**DOCUMENT EXTRACT**
——
Secondly, with regard to Gnosticism, let me just pause. This happens with regard to many religions. After a major controversy or crisis, it is difficult to say that the religion afterwards shares the same characteristics and shape as before. The question would be whether it holds to the essentials and did not change them. But we will find in the Protestant and Catholic era in the 16th century that Roman Catholicism defined itself tightly with a large confession at the Council of Trent, in which it excluded some options that had been open prior to that era. To what degree it changed, we can talk about that at that time period, but it is that kind of situation when a crisis happens and sides are drawn; it is difficult to say the religion did not change in some sense. And so the religion of the Jews changed in the first century.
Secondly, with regard to Gnosticism, I have a definition in your notes. It is anti-cosmic dualism. I got that from a book written by a German. The Germans have published all sorts of research books. I had to read this in graduate school. It is by Kurt Rudolph, just titled Gnosis and the Nature and History of Gnosticism. It is filled with all sorts of data. And we know a lot now about the Gnostic cults, the Gnostic religions. It is a broad label applied to all sorts of varying religions, from this kind of Zoroastrian religions from Persia over in that era, as well as some down in Egypt. We found a whole library of scrap materials that are Gnostic, scraps from Gnostic documents in Cairo, the Nag Hammadi library. Before that time period, what we knew of Gnosticism came from the Christians. Irenaeus, in particular, fought against Gnostic religions in his book, Against the Heresies. But with the discoveries at Nag Hammadi, we know a lot more. We find Irenaeus was actually, as I understand, accurate. And that is what I am told.
Here are the features of this religion. It is essentially a dualistic religion in which the primary principles of the universe are a good principle and a bad principle. It is not like Christianity, where there is a good God. This dualistic religion is negative towards the material world. Here is what you have: an unknown God, a hierarchy of gods and divine beings. Far, far above is this God who is very unknown. Beneath him are various gods made from principles such as Sophia, meaning wisdom, or Peace, or Faith. Various systems have various gods. Some of them incorporate angels from Jewish legends and myths. Others incorporate Zoroastrian signs. And so they all have, for example, thrones, dominions, and powers, similar to the language that Paul uses in Ephesians and Colossians.
At some point, there is a mistake that occurs. This demiurge, to quote Rudolph, is involuntarily brought into being. This demiurge is a lesser God, and he begins to create his own world. So the created world, the material world, is considered an evil act. I believe this is satanic, to cast dispersion on the Creator God, the Creator of heaven and earth, and to portray Him as an evil being. Therefore, the material world is bad. Inside man, however, is a spark of divinity, a spark of God that is good. It is spiritual in nature. Knowledge is the key. In fact, secret knowledge or gnosis is essential. Gnosis simply means knowledge. Secret knowledge is the key to redeem you from your bodily existence and to bring you closer to the divine.
——
**GIVEN INFORMATION**
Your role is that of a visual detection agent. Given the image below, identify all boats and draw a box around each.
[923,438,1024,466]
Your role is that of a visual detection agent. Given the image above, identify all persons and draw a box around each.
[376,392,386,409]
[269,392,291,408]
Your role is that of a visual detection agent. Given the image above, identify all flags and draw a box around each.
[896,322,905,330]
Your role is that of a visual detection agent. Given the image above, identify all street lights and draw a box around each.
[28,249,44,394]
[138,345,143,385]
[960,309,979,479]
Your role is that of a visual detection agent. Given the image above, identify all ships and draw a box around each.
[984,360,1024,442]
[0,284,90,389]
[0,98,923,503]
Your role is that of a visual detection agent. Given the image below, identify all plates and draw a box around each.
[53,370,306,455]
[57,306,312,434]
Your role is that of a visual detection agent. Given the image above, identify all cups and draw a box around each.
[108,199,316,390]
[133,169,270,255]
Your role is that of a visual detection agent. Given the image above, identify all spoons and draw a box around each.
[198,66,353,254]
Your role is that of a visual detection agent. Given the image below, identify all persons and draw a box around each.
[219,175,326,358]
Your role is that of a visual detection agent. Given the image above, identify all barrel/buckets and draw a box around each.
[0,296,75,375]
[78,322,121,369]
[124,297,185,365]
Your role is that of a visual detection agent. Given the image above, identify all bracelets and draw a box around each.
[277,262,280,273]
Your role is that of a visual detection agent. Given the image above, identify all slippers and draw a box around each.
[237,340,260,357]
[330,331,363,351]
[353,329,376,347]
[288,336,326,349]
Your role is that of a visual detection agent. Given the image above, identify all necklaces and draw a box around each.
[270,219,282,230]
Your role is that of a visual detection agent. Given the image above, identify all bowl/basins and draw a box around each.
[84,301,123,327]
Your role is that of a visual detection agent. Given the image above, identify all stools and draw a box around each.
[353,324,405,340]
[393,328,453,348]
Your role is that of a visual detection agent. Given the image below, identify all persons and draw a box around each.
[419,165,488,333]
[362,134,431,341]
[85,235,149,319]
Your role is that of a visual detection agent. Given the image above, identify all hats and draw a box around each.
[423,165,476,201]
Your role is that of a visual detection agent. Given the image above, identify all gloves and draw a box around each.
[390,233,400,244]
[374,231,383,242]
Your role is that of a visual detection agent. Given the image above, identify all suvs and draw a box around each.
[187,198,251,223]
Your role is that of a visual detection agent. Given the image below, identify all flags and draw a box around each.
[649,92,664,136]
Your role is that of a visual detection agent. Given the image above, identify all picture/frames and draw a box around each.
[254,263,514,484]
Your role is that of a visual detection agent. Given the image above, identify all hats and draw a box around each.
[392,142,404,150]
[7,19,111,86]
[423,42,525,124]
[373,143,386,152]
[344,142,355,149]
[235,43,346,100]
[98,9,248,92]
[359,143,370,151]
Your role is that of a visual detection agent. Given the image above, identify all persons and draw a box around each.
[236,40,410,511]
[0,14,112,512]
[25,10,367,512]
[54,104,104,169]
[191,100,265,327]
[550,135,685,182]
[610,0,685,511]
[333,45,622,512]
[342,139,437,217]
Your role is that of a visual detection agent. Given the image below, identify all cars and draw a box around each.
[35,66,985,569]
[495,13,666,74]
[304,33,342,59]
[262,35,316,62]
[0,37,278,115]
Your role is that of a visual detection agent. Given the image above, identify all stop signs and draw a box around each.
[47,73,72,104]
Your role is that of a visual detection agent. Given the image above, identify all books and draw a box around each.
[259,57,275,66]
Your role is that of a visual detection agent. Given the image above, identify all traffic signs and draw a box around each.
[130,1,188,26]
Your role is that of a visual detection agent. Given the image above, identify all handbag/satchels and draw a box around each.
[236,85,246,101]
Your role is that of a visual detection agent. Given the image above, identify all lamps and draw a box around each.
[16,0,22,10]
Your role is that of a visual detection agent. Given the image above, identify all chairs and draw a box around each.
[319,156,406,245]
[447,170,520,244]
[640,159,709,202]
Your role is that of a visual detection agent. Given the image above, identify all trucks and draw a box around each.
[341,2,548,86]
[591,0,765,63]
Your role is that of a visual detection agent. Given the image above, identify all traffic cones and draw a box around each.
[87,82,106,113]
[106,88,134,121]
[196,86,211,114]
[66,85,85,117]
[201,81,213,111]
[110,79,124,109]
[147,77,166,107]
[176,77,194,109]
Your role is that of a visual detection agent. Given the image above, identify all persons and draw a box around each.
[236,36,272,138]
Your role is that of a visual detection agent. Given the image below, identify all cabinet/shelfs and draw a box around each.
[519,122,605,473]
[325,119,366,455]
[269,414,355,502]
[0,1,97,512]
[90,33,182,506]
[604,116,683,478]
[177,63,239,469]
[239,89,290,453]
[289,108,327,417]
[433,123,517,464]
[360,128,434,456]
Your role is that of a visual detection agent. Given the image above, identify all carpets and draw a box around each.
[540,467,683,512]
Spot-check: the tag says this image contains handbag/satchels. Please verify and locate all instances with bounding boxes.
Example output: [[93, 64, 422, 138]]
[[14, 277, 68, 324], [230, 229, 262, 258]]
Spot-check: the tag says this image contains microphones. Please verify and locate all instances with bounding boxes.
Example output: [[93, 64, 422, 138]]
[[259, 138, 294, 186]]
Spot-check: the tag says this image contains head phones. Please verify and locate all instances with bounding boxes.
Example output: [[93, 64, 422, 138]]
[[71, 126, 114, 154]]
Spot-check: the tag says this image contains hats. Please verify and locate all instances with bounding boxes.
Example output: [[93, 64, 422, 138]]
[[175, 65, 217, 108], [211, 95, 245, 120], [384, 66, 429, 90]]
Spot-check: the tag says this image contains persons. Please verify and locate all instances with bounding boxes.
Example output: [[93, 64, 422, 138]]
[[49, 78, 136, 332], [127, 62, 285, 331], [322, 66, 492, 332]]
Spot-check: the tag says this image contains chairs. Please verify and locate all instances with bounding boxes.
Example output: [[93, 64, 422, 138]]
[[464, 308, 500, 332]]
——
**EXERCISE DETAILS**
From the lecture excerpt on Gnosticism, reproduce word for word the part that opens with the words containing "Secondly, with regard to Gnosticism, let" and closes with "the first century.".

**REPLY**
Secondly, with regard to Gnosticism, let me just pause. This happens with regard to many religions. After a major controversy or crisis, it is difficult to say that the religion afterwards shares the same characteristics and shape as before. The question would be whether it holds to the essentials and did not change them. But we will find in the Protestant and Catholic era in the 16th century that Roman Catholicism defined itself tightly with a large confession at the Council of Trent, in which it excluded some options that had been open prior to that era. To what degree it changed, we can talk about that at that time period, but it is that kind of situation when a crisis happens and sides are drawn; it is difficult to say the religion did not change in some sense. And so the religion of the Jews changed in the first century.